WORK ORDER:
What the answer must contain is every line of the records, exactly, with no pictures.

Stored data

• • • • • • •

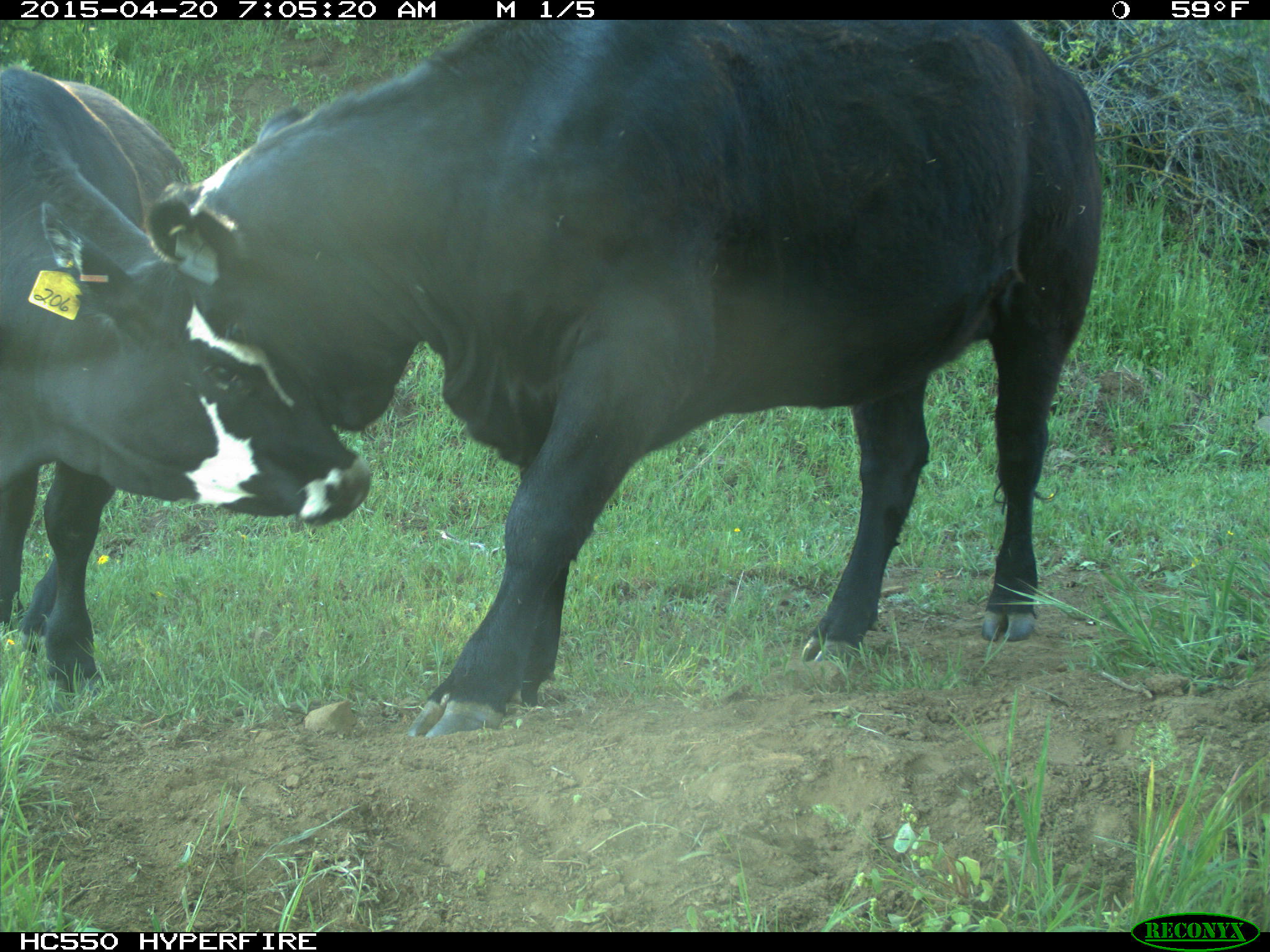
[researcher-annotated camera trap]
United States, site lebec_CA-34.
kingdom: Animalia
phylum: Chordata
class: Mammalia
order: Artiodactyla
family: Bovidae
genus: Bos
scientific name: Bos taurus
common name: domestic cow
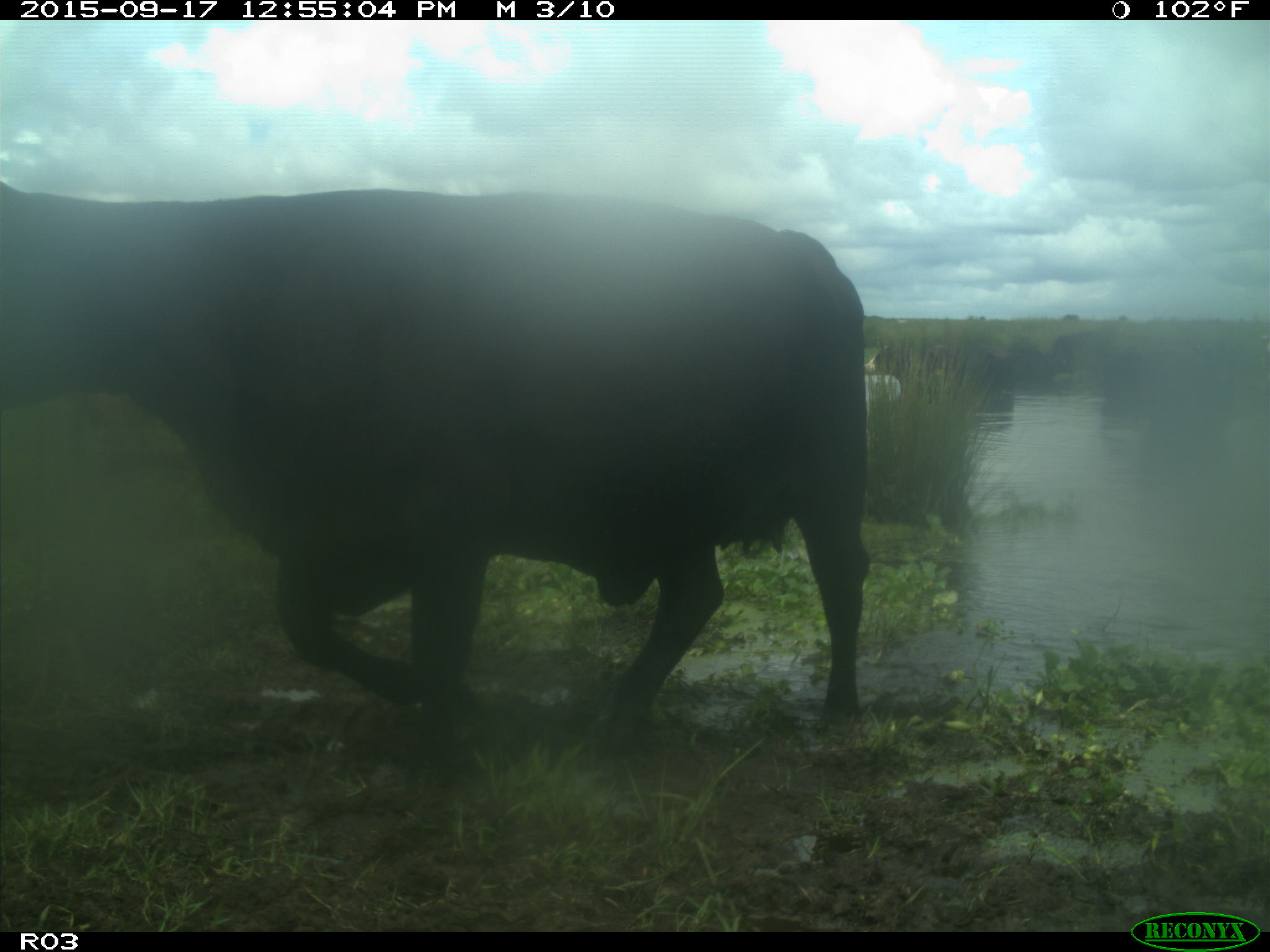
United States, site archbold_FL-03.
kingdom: Animalia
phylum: Chordata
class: Mammalia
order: Artiodactyla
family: Bovidae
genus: Bos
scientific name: Bos taurus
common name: domestic cow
Bos taurus (domestic cow).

• • • • • • •

ANSWER TO THE PROBLEM:
[researcher-annotated camera trap]
United States, site lebec_CA-34.
kingdom: Animalia
phylum: Chordata
class: Mammalia
order: Artiodactyla
family: Bovidae
genus: Bos
scientific name: Bos taurus
common name: domestic cow
United States, site archbold_FL-03.
kingdom: Animalia
phylum: Chordata
class: Mammalia
order: Artiodactyla
family: Bovidae
genus: Bos
scientific name: Bos taurus
common name: domestic cow
Bos taurus (domestic cow).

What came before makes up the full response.